大嫌いな名前だ。でも、この名前を捨てないのには理由があって……とりあえず、ボクは孤独じゃない!
ボクにはお友達が沢山ある!
『友達ごっこで気味わり~』
『うわ〜きも』
『あいつには関わらない方が良いよ』
ボクの脳内に今日の昼、馬車で思い出した昔の記憶が再び、蘇った。しかし、今回は気持ち良い物では無かった。
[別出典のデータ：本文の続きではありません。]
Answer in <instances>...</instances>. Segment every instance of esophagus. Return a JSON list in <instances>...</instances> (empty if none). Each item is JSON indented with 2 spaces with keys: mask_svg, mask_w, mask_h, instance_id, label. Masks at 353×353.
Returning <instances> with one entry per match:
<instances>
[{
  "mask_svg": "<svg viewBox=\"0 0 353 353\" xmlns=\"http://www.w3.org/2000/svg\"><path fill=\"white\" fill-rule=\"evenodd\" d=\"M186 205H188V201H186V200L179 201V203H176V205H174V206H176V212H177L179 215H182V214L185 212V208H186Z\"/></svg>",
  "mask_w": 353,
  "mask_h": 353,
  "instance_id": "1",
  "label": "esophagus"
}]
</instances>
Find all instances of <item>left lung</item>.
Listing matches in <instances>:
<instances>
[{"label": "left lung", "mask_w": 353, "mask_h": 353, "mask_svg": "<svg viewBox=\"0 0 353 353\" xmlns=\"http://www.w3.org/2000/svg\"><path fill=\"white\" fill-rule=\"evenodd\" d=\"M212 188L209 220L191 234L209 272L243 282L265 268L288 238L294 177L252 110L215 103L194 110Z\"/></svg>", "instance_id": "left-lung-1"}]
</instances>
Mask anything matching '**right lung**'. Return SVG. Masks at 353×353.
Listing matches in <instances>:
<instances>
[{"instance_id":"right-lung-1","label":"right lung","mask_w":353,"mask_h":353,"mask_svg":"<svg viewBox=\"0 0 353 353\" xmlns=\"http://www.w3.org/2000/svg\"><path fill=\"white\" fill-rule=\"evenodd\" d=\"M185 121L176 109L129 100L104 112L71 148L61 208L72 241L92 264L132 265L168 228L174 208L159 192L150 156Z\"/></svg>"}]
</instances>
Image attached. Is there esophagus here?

お友達ごっこなんかじゃないし! 君達の方がキモいし! お前らなんかと関わりたくないし!
「だ、大丈夫ですか?」
神父の言葉でボクは我に返った。
「!?」
「体調が悪いのですか? 確かに1時間近く祈りを捧げましたからね」
「いえ、大丈夫です。」
「無理をしないでくださいね。もうすぐ宴会が始まりますので、楽しんでくださいね。あ、そうでした。これをどうぞ」
すると神父は、聖女の輪郭の模様が彫ってある黄金で作られた令牌を渡してくれた。
これが聖女の令牌か、これで目的は達成したから、もう村を離れようか。
「すみません、すぐに村を離れます」
「体調が悪いから、ですか?」
「はい」
嘘はついてない。実際頭痛はしてるし、喉も痛い。そして、寒いし、暑い。
多分熱だ。タイミングが悪すぎる……。
「では私の屋敷で休んでください」
「いえ、馬車の中で休むので大丈夫です」
どうしよう…… フラフラしてきた……。
「貴女、立っているだけで限界そうですし、私の屋敷で休みましょう」
「い、いえ」
神父は気味の悪い笑みをこちらに向ける。
ヤバイヤバイ、想定外な事が起きた。本当にどうしよう。
立っているだけで限界だ。【使者】を呼ぶか……。
【使者】は何故か遠くで待機していて、動かない。神父が何かをしたのだろうか?
【使者】助けて……ボクを助けて……。
お兄ちゃん……助けて……お願い……。
しかし、ボクがいくら呼びかけても【使者】は動かない。
ボクはやっぱり孤独なのかも知れない……。